- [SOURCE RECORDS]:
--- START ---
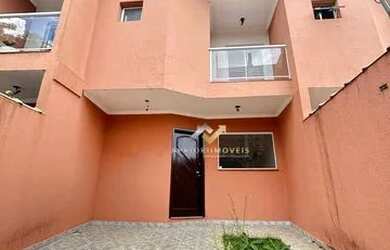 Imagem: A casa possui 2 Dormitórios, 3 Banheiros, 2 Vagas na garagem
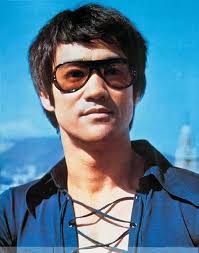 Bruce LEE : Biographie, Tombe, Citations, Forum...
--- END ---
--- START ---
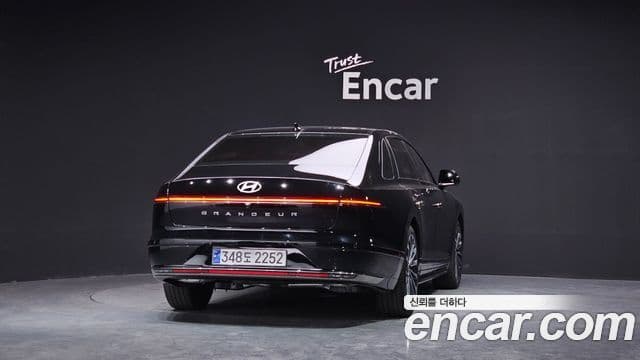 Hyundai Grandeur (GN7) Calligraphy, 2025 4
--- END ---
--- START ---
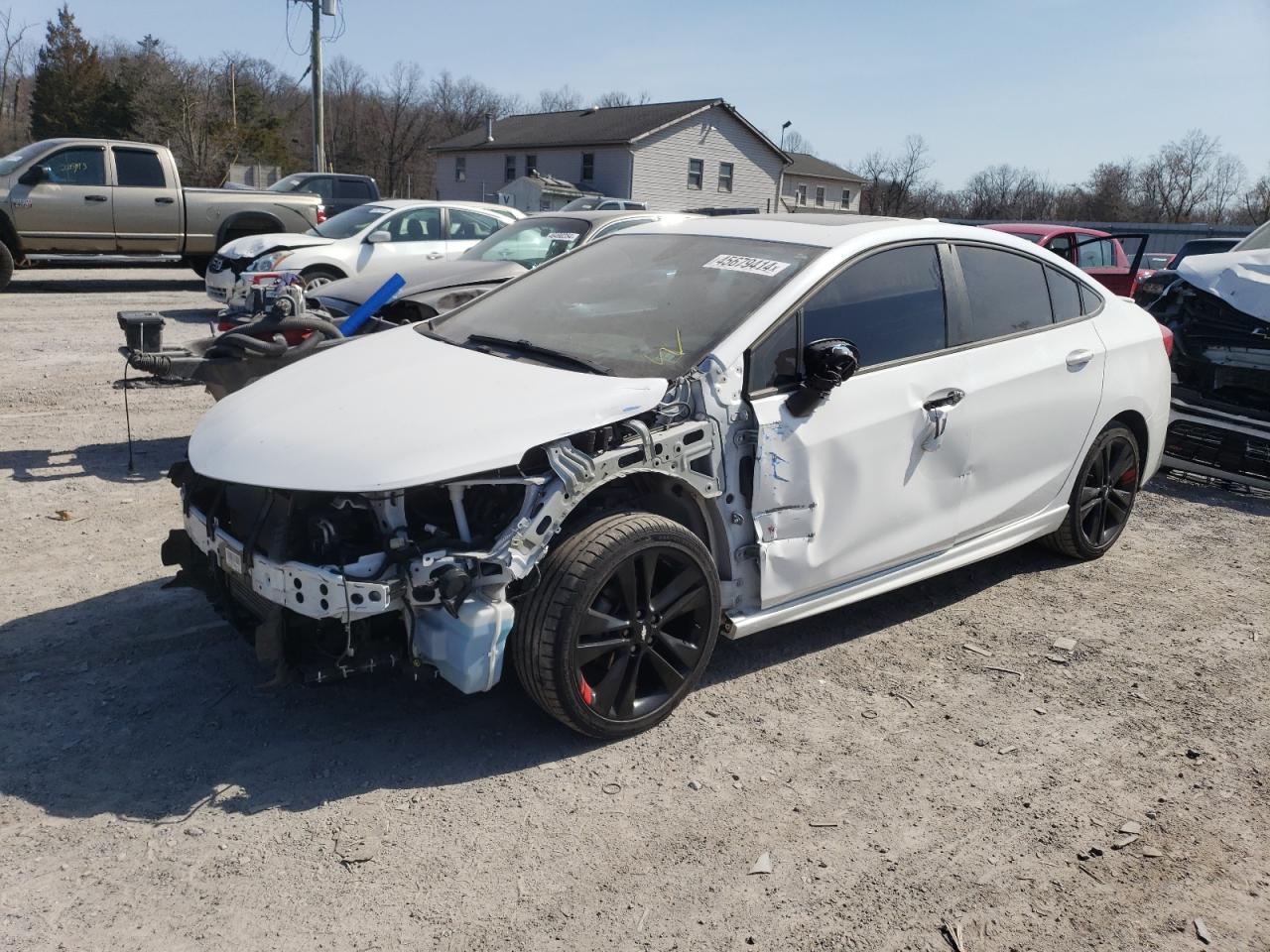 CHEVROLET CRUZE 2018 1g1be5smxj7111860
--- END ---
- [YOUR TASK]: With the pictures omitted, copy exactly the lines of the listing above starting at the line containing "Imagem: A casa" and ending at the line containing "Bruce LEE : Biographie, Tombe, Citations, Forum...", both included.

- [RESULT]:
 Imagem: A casa possui 2 Dormitórios, 3 Banheiros, 2 Vagas na garagem
 Bruce LEE : Biographie, Tombe, Citations, Forum...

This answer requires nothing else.